Hello, I have recently used meDIP to detect genome-wide methylation levels. After data analysis, I do not see the expected methylation-enrichment in heterochromatic regions. Any idea what may cause this? Many thanks
It is well established in plants (as well as mammalian systems) that there is facultative (makred by H3k27me3) and constitutive heterochromatin (marked by H3k9me3). In the paper attached you will notice (in maize), that DNA methylation in plants goes hand in hand with K9 histone methylation. So it is not absolute that all hetereochromatin will be marked by DNA methylation. Secondly, one must also be careful of the efficiency of your meDIP Antibody and pulldown washes/elution. One must have a few sensitive positive controls spanning genome wide locations to test for efficiency of the pull down before tiling it. If your positive controls are working and you still don't see methylation at specific locations, you can query a few of these candidate genes by k9 versus k27 marks (with a positive control for each at other locations). I would imagine that your meDIP is able to differentiate the two types of chromatin.

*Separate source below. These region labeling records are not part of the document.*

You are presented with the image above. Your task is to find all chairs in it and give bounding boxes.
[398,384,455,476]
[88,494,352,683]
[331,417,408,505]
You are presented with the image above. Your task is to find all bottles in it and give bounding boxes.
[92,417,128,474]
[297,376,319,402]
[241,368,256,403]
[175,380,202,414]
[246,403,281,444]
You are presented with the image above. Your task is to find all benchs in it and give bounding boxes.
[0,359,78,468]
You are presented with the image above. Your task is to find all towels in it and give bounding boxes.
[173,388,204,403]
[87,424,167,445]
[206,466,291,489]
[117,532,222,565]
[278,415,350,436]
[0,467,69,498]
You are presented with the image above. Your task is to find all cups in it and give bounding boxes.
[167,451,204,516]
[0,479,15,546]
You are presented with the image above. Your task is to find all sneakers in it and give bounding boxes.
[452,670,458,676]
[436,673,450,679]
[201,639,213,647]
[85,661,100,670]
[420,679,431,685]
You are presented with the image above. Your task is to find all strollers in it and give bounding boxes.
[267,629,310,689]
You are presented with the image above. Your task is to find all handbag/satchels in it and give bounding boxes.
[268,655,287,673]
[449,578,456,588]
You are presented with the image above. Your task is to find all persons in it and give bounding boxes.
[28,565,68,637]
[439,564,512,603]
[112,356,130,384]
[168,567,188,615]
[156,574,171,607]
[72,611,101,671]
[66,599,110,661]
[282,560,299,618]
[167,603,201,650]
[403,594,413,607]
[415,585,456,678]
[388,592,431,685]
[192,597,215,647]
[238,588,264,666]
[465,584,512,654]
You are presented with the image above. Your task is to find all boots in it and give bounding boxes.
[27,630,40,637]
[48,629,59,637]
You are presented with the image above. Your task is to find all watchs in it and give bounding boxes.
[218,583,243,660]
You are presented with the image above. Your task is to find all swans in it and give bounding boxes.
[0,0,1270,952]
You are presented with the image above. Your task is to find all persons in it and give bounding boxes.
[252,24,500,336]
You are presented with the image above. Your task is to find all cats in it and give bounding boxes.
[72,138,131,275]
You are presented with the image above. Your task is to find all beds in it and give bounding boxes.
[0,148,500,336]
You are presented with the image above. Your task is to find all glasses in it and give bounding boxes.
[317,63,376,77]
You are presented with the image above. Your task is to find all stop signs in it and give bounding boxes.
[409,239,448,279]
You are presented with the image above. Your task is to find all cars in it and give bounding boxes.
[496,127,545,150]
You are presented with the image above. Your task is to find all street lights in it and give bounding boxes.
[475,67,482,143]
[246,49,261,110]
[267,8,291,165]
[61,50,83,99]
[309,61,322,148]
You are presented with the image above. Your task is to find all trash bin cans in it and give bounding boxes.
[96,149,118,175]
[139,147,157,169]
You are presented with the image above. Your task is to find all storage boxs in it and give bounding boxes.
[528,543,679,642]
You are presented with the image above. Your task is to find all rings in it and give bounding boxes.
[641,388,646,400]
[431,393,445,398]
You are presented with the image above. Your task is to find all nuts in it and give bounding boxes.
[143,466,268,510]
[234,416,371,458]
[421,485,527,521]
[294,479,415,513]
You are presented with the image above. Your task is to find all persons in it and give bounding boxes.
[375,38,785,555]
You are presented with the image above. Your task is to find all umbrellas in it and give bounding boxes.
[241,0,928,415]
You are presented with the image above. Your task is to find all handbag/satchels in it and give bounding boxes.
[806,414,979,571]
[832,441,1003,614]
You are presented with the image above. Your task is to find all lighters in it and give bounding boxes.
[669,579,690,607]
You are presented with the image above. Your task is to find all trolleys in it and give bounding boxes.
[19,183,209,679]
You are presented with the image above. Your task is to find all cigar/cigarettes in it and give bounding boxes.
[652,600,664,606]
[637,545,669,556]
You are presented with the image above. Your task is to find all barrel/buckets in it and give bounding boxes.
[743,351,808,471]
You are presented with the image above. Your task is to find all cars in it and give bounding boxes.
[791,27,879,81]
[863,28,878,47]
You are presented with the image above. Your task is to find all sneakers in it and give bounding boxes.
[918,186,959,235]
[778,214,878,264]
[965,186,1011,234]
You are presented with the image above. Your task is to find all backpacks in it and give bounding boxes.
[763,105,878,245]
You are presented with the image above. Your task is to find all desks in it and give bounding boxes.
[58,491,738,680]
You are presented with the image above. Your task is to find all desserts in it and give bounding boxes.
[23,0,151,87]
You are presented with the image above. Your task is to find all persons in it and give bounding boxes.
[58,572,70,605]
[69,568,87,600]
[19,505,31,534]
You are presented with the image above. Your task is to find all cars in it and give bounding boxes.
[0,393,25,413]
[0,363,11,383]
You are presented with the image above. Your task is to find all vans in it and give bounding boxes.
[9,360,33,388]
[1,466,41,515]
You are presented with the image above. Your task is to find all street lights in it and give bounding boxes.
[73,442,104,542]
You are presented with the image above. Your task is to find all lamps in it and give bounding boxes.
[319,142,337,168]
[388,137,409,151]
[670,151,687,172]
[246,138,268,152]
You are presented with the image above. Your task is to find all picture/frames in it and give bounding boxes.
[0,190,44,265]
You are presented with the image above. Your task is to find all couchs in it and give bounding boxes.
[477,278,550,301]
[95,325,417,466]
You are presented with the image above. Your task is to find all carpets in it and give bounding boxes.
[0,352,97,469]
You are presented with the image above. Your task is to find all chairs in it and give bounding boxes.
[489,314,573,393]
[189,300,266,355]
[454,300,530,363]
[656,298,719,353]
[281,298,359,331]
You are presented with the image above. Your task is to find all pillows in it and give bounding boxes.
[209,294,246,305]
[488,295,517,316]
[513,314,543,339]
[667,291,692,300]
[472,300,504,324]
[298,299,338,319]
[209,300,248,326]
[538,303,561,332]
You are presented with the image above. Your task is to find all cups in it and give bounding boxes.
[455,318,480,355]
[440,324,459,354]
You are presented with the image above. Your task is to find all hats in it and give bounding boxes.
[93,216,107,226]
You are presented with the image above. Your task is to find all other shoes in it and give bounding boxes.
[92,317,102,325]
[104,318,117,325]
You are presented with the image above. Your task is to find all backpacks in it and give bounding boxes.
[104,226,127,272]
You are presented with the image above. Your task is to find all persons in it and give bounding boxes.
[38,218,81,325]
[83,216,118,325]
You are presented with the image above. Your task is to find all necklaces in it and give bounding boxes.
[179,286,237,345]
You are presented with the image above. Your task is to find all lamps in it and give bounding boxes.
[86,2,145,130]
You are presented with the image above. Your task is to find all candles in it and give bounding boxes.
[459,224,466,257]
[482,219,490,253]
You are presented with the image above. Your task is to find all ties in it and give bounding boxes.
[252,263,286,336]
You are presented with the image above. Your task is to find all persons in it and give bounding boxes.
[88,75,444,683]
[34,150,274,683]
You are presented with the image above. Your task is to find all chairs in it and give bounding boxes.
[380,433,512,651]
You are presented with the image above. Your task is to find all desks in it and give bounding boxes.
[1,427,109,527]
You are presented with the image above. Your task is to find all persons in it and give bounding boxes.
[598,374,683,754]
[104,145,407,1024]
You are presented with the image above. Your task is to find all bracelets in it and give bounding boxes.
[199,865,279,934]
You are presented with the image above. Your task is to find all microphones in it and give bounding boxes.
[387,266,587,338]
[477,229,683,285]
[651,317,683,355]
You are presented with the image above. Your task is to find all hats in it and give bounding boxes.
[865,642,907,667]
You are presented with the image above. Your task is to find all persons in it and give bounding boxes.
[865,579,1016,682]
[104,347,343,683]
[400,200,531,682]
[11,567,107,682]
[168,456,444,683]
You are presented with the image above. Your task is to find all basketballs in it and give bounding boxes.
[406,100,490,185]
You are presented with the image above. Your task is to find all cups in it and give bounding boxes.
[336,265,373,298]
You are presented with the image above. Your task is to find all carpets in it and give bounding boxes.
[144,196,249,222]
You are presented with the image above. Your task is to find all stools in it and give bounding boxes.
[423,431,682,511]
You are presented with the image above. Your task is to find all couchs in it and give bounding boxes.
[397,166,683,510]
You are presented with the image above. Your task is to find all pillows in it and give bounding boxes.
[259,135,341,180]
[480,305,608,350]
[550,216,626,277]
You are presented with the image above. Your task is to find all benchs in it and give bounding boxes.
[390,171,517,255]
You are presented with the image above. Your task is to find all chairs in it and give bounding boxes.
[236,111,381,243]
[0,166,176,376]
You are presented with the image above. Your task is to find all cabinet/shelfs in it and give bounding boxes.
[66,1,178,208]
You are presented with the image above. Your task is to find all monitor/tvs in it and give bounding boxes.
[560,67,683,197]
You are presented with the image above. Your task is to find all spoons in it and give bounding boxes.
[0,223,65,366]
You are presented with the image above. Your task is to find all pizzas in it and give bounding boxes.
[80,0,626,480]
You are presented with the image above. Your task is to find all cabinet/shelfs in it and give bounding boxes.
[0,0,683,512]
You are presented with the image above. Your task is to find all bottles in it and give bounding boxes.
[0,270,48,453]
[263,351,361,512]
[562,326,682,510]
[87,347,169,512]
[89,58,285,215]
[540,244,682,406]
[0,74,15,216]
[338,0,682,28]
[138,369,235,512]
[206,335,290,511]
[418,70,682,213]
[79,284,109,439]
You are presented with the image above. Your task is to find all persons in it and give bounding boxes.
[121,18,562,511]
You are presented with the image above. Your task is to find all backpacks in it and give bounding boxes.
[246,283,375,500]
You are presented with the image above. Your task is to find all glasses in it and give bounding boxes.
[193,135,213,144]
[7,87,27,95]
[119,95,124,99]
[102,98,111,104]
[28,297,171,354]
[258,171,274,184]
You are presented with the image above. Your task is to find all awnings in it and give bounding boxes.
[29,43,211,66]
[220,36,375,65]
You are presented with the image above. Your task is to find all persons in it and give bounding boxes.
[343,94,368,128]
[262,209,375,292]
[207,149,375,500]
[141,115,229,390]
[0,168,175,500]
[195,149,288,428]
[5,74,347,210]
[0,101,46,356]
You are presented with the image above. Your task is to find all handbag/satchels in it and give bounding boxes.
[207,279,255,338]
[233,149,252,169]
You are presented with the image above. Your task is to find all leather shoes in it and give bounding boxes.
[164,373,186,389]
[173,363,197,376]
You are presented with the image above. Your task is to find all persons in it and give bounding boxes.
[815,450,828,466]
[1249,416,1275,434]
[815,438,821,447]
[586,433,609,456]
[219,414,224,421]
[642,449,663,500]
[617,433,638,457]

I'm agree with dr. Sen, It's necessary the use of positive controls. I want only add the following consideration, the most MeDIP crucial experimental factors are the quality and cross-reactivity of the 5-methylcytosine antibody used in the procedure.
Good lack for your experiments!
Thank you Subhojit and Loredana. I agree that better definition for heterochromatin is the H3 marks. Still I'm bothered that I don't see higher methylation around the centromere, where repetitive elements are abundant. Could it be too low coverage of reads to the genome?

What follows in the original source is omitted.